>> BEGIN

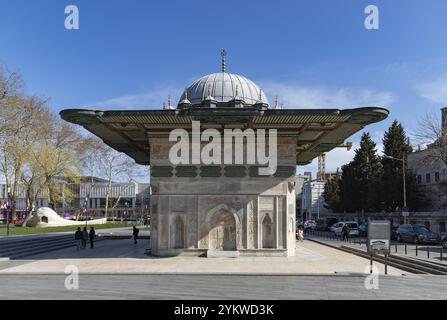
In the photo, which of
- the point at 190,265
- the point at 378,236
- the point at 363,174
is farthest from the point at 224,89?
the point at 363,174

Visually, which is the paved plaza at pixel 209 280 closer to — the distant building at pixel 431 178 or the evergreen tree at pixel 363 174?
the distant building at pixel 431 178

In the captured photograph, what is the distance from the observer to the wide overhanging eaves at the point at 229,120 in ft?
67.4

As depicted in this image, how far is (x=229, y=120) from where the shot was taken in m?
21.6

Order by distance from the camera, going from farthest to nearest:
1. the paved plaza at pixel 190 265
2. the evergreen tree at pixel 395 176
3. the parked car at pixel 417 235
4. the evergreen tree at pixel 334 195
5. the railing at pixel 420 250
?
the evergreen tree at pixel 334 195, the evergreen tree at pixel 395 176, the parked car at pixel 417 235, the railing at pixel 420 250, the paved plaza at pixel 190 265

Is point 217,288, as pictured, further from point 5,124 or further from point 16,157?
point 16,157

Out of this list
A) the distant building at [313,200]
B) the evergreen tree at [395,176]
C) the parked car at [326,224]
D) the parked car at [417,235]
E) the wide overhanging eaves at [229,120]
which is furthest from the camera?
the distant building at [313,200]

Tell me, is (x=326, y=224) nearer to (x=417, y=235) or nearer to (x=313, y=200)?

>> END

**Work to do:**
Put each line of the entries above into a JSON list of strings, one string per line, and skip blank lines. Leave the picture out of the list.

**Exercise output:**
[
  "In the photo, which of",
  "- the point at 190,265",
  "- the point at 378,236",
  "- the point at 363,174",
  "is farthest from the point at 224,89?",
  "the point at 363,174",
  "Visually, which is the paved plaza at pixel 209 280 closer to — the distant building at pixel 431 178 or the evergreen tree at pixel 363 174?",
  "the distant building at pixel 431 178",
  "In the captured photograph, what is the distance from the observer to the wide overhanging eaves at the point at 229,120 in ft?",
  "67.4",
  "As depicted in this image, how far is (x=229, y=120) from where the shot was taken in m?",
  "21.6",
  "Order by distance from the camera, going from farthest to nearest:",
  "1. the paved plaza at pixel 190 265",
  "2. the evergreen tree at pixel 395 176",
  "3. the parked car at pixel 417 235",
  "4. the evergreen tree at pixel 334 195",
  "5. the railing at pixel 420 250",
  "?",
  "the evergreen tree at pixel 334 195, the evergreen tree at pixel 395 176, the parked car at pixel 417 235, the railing at pixel 420 250, the paved plaza at pixel 190 265",
  "Is point 217,288, as pictured, further from point 5,124 or further from point 16,157?",
  "point 16,157",
  "Out of this list",
  "A) the distant building at [313,200]",
  "B) the evergreen tree at [395,176]",
  "C) the parked car at [326,224]",
  "D) the parked car at [417,235]",
  "E) the wide overhanging eaves at [229,120]",
  "which is furthest from the camera?",
  "the distant building at [313,200]",
  "Tell me, is (x=326, y=224) nearer to (x=417, y=235) or nearer to (x=313, y=200)?"
]